I used to be this way too. Then I just started reading again and now I can't stop. The trick for me -- which might be circumstantial and not related at all -- is an e-reader I always carry on my person, and an unlimited free books policy from my employer.

Sometimes I only get a few minutes of reading here and there. Sometimes there's a few hours at a time. But it's on the level of when I was a child and teenager again.

I mean, I still don't, generally read the article because the comments on HN are often higher quality. But the books I read are even higher quality.

And the things I've learned from mathematical, financial, systems theoretical, organisational, political, anthropological, and technical literature has really taken me places.




> Sometimes I only get a few minutes of reading here and there. Sometimes there's a few hours at a time. But it's on the level of when I was a child and teenager again.

So I dunno about everyone else, but thinking back on my teenage reading habits (which, like plenty others here, I could sit and read for hours and never find time nowadays), I didn't only read for hours at a time. I always had a large book in my backpack I could read a few pages of between classes, a smaller book that would fit in a pocket outside of school for similar short waiting times, and a third book sitting next to my bed where I'd read one full chapter each night. Then the full-day reading times would usually be if I found a fourth book where I couldn't help myself.

I brought back the one-chapter-per-night thing several years ago and I've been getting through books fast enough I no longer feel like I'm missing out. It's still rare that I sit for hours reading, but so many times I've had to make myself stop and go to sleep I no longer feel like it's out of my reach.

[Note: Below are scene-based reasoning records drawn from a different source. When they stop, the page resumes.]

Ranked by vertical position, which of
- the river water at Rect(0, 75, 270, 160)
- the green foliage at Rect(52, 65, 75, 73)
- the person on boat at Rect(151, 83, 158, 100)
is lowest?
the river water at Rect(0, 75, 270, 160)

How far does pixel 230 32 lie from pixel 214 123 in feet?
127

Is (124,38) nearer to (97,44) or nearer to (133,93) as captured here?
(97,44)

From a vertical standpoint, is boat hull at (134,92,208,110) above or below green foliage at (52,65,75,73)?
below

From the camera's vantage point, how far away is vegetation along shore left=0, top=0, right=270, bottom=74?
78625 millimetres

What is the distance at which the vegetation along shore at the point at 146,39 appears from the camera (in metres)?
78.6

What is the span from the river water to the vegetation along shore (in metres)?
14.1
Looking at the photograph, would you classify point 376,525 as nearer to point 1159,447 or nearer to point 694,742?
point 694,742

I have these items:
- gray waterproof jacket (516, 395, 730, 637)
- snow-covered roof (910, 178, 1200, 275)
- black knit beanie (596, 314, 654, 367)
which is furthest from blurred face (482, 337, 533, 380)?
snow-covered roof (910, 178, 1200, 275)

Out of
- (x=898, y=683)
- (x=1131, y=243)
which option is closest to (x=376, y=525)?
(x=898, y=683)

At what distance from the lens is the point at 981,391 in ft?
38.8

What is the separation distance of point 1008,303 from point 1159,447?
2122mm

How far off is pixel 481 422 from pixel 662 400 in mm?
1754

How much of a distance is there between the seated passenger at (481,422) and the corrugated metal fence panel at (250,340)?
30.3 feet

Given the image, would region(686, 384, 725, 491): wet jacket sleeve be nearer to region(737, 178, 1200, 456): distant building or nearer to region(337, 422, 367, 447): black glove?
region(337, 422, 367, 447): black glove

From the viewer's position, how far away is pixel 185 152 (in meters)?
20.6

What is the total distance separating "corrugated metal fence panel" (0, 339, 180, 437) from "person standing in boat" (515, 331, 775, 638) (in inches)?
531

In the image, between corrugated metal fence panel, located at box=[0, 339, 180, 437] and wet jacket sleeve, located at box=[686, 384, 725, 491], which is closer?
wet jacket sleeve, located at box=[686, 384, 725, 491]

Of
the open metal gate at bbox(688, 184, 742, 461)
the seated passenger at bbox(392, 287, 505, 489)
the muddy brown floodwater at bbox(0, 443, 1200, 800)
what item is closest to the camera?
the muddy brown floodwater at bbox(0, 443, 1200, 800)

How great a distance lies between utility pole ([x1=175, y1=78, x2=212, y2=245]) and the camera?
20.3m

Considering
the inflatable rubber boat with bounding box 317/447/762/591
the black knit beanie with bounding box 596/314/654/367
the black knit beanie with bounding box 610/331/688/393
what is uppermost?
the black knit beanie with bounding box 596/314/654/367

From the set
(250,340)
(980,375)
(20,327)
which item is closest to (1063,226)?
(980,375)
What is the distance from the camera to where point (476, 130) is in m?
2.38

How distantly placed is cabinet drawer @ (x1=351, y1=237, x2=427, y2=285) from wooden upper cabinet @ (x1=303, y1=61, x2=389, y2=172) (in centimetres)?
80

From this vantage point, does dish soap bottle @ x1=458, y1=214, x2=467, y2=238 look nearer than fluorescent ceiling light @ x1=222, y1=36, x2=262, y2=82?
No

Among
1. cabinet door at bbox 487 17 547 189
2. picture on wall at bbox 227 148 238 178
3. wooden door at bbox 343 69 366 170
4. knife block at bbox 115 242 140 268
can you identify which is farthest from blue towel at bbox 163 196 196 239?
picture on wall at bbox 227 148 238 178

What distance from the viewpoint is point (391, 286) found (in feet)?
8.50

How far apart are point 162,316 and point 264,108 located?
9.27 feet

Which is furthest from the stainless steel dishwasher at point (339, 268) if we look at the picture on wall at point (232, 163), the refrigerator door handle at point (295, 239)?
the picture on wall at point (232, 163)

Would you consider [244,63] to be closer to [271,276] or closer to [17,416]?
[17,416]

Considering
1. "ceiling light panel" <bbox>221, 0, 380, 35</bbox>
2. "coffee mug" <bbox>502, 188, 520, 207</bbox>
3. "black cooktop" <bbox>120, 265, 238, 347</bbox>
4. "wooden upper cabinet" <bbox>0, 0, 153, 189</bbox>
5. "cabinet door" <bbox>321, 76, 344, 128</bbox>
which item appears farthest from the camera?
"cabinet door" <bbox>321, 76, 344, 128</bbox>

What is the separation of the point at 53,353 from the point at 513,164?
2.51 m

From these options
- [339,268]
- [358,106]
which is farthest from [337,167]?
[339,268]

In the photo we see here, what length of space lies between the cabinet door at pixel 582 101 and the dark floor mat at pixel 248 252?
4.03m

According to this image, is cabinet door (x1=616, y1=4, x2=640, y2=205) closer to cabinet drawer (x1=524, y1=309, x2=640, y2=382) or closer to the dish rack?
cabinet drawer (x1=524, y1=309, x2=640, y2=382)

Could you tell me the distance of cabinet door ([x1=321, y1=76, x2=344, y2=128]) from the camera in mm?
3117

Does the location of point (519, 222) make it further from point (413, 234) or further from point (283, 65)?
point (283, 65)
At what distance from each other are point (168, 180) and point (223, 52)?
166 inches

> I used to be this way too. Then I just started reading again and now I can't stop. The trick for me -- which might be circumstantial and not related at all -- is an e-reader I always carry on my person, and an unlimited free books policy from my employer.

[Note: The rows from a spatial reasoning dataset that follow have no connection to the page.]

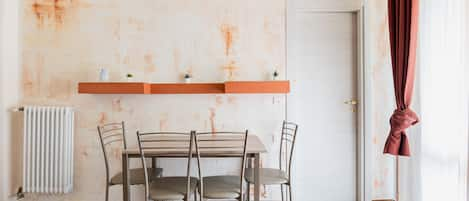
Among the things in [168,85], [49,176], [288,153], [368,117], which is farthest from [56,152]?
[368,117]

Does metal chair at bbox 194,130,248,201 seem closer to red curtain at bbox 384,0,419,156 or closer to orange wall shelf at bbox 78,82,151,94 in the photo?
orange wall shelf at bbox 78,82,151,94

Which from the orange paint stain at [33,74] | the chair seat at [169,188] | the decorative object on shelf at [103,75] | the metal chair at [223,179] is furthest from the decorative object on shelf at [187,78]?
the orange paint stain at [33,74]

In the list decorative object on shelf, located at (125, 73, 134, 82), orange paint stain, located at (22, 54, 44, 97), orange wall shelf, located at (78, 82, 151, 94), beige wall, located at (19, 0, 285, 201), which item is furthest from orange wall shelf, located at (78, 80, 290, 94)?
orange paint stain, located at (22, 54, 44, 97)

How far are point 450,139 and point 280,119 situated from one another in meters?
1.52

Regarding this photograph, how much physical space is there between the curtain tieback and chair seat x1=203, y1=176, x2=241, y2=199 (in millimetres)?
1183

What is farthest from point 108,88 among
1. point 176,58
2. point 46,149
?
point 46,149

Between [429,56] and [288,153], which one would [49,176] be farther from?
[429,56]

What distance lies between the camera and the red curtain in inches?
95.3

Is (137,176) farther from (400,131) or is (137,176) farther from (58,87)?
(400,131)

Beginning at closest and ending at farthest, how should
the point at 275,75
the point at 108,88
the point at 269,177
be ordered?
the point at 269,177 < the point at 108,88 < the point at 275,75

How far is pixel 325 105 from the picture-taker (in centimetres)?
349

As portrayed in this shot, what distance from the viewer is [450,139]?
2.15 metres

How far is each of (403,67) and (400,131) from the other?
0.46 metres

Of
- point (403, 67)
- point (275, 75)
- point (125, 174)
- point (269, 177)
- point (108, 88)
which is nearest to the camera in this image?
point (403, 67)
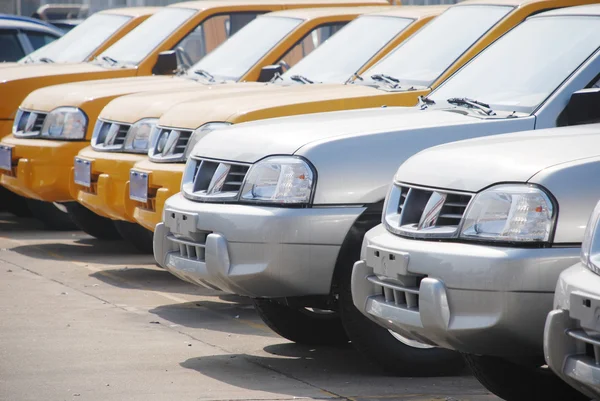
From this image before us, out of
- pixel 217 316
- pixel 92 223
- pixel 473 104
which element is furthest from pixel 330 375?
pixel 92 223

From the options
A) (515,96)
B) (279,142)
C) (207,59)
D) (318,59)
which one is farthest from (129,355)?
(207,59)

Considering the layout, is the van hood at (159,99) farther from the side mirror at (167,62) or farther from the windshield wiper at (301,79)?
the side mirror at (167,62)

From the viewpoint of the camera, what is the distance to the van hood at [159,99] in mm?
9195

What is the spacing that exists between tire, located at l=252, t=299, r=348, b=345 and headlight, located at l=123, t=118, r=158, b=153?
8.78ft

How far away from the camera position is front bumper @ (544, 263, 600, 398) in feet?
13.3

I was facing similar challenges and I'm doing something similar and I can see my interest in reading gradually going back up (I bought an Onyx Note 3 e-reader and the fact that I can checkout books from the local library is doing wonders for me and my daughter). I'm hoping this sticks and would recommend trying out this approach.


Usually this kind of literature are however more similar to university textbooks for which I prefer to read them as PDFs on the iPad as my Kindle tends to mess up the formulas and figures if you get them in an Amazon Ebook format.

Sometimes you get a PDF from Amazon to begin with, for which I find the the Kindle a subpar experience.


I've come to dislike the pdf format more and more with time. It's great for printing, it's great to show documents really as they are, and it's bad when it comes to... Well, about anything else?

I feel it has become an standard of document viewing when it should have never gone beyond document sharing.


I totally see what you mean. For the most part, I have no trouble deciphering the garbled equations on the Kindle based on context and general understanding and subsequent description. When I do struggle, I tend to fall back to the PDF to clear the confusion up.


PDF is my favorite book format. I like the idea of reflowable text, but my experience is any book with pictures, tables, or math looks pretty terrible as an epub or kindle book. Books that would be suitable for Kindle (usually fiction), I find listening to as an audiobook much more convenient .


I have started to dislike pdfs a lot more since I bought an e-reader. A lot of them are basically scans of pages and basically there is no reflow; I just have to constantly zoom and scroll which is a major put-down.


What's your e-reader of choice and what kind of unlimited plan are you on? Thanks


It's not really my choice. My employer threw a Kindle at me on my first day, and then I e-mail my Amazon receipts to an administrative person at work who makes sure I'm reimbursed as part of my next salary payment.


Kobo Libra 2 is nice. Easy to hold, has a warm toned backlight (I switched from kindle to kobo for that reason alone) and with Overdrive it’s really easy to check out library books.